Mother's Day is thought to have begun in ancient Greece. Known as "mother worship", this festival to Cybele, a goddess who represented the fertility of earth, was held during the Vernal Equinox in Anatolia. Gifts were not given during this festival like they are doing our modern Mother's Day.
The holiday we know today was first established in 1870 by Julia Ward Howe in Boston, Massachusetts. Howe made her Mother's Day Proclamation in hopes to inspire women pacifism. The early celebration of the holiday was pushed forward by women's peace groups and those mother's who had lost sons in the Civil War. Less than seven years after her proclamation, Albion, Michigan became the first city to observe the holiday. This observance began the tradition of celebrating Mother's Day on the second Sunday in May. It took many years before it was officially recognized. Several groups and individuals had campaigns to spread the world about Mother's Day. The federal government finally got the message and on May 14, 1914, Woodrow Wilson signed an official proclamation to make Mother's Day a national holiday.

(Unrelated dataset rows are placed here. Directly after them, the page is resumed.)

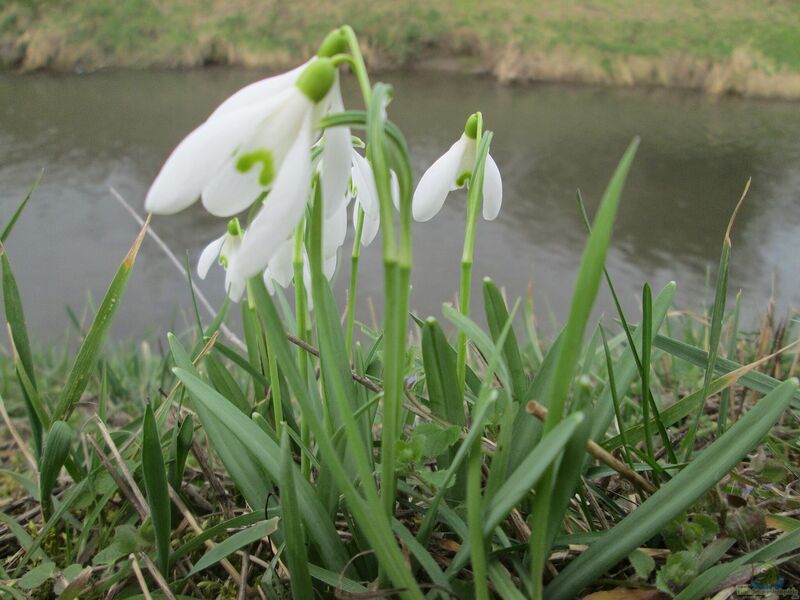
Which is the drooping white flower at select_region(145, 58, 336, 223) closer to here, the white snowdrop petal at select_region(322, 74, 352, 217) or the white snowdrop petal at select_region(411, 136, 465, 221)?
the white snowdrop petal at select_region(322, 74, 352, 217)

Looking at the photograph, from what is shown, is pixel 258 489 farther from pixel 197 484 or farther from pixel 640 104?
pixel 640 104

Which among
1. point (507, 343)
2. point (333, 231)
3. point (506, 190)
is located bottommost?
point (506, 190)

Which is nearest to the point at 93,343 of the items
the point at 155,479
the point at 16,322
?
the point at 16,322

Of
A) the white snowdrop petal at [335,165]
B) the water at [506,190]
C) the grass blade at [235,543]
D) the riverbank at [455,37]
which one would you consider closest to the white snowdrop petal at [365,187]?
the white snowdrop petal at [335,165]

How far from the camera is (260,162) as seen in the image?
0.34 meters

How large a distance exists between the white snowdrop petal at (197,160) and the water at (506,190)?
1.32 metres

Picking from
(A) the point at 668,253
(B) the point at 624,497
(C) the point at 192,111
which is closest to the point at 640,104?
(A) the point at 668,253

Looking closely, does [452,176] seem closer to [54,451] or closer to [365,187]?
[365,187]

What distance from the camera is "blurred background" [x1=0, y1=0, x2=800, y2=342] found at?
249 cm

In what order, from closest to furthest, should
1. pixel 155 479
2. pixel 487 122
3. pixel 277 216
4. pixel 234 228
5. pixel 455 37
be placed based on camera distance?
pixel 277 216, pixel 155 479, pixel 234 228, pixel 487 122, pixel 455 37

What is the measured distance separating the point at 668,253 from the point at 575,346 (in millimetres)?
2547

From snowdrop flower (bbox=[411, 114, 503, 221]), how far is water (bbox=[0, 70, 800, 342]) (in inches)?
44.8

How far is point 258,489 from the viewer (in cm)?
53

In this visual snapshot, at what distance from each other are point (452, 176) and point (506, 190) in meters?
2.72
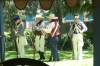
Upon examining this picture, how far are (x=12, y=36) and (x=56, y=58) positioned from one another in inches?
19.4

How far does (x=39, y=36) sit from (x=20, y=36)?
185 millimetres

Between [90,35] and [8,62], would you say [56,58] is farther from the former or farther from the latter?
[8,62]

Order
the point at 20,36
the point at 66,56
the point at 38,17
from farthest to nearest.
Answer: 1. the point at 66,56
2. the point at 20,36
3. the point at 38,17

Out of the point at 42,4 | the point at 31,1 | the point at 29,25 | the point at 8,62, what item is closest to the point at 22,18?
the point at 29,25

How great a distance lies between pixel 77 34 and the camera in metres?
2.56

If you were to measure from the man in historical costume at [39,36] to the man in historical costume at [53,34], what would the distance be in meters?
0.05

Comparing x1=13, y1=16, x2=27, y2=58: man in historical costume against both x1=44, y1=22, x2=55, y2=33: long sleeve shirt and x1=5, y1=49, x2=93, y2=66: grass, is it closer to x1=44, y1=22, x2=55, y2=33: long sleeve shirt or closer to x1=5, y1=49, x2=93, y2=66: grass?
x1=5, y1=49, x2=93, y2=66: grass

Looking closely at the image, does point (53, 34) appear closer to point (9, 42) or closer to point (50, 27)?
point (50, 27)

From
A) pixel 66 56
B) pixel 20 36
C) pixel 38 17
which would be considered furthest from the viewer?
pixel 66 56

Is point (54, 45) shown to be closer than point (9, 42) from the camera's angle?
No

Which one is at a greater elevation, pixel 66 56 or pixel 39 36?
pixel 39 36

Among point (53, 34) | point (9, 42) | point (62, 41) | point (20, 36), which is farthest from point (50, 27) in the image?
point (9, 42)

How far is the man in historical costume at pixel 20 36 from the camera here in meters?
2.47

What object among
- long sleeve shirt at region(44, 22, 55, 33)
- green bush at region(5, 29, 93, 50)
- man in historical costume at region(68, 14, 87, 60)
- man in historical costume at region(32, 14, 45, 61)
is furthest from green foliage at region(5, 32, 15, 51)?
man in historical costume at region(68, 14, 87, 60)
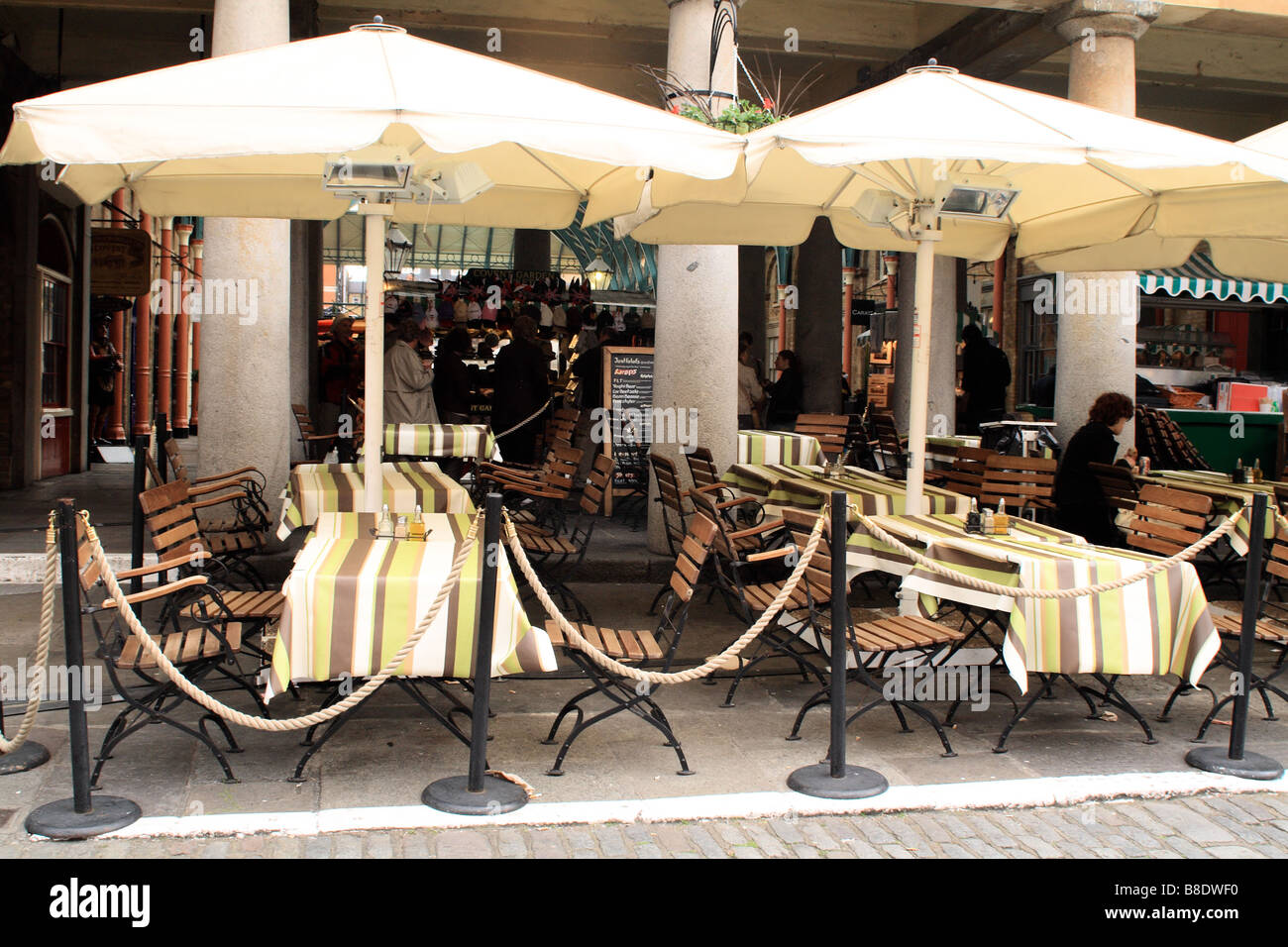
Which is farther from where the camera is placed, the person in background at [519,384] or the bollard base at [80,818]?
the person in background at [519,384]

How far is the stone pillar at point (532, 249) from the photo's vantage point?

The original proclamation by Howe read like this:
Arise then...women of this day!
Arise, all women who have breasts!
Whether your baptism be of water or of tears!
Say firmly:
"We will not have questions answered by irrelevant agencies,
Our husbands will not come to us, reeking with carnage,
For caresses and applause.
Our sons shall not be taken from us to unlearn
All that we have been able to teach them of charity, mercy and patience.
We, the women of one country,
Will be too tender of those of another country
To allow our sons to be trained to injure theirs."
From the voice of a devastated Earth a voice goes up with
Our own. It says: "Disarm! Disarm!
The sword of murder is not the balance of justice."
Blood does not wipe out dishonor,
Nor violence indicate possession.
As men have often forsaken the plough and the anvil
At the summons of war,
Let women now leave all that may be left of home
For a great and earnest day of counsel.
Let them meet first, as women, to bewail and commemorate the dead.
Let them solemnly take counsel with each other as to the means
Whereby the great human family can live in peace...
Each bearing after his own time the sacred impress, not of Caesar,
But of God -
In the name of womanhood and humanity, I earnestly ask
That a general congress of women without limit of nationality,
May be appointed and held at someplace deemed most convenient
And the earliest period consistent with its objects,
To promote the alliance of the different nationalities,
The amicable settlement of international questions,
The great and general interests of peace.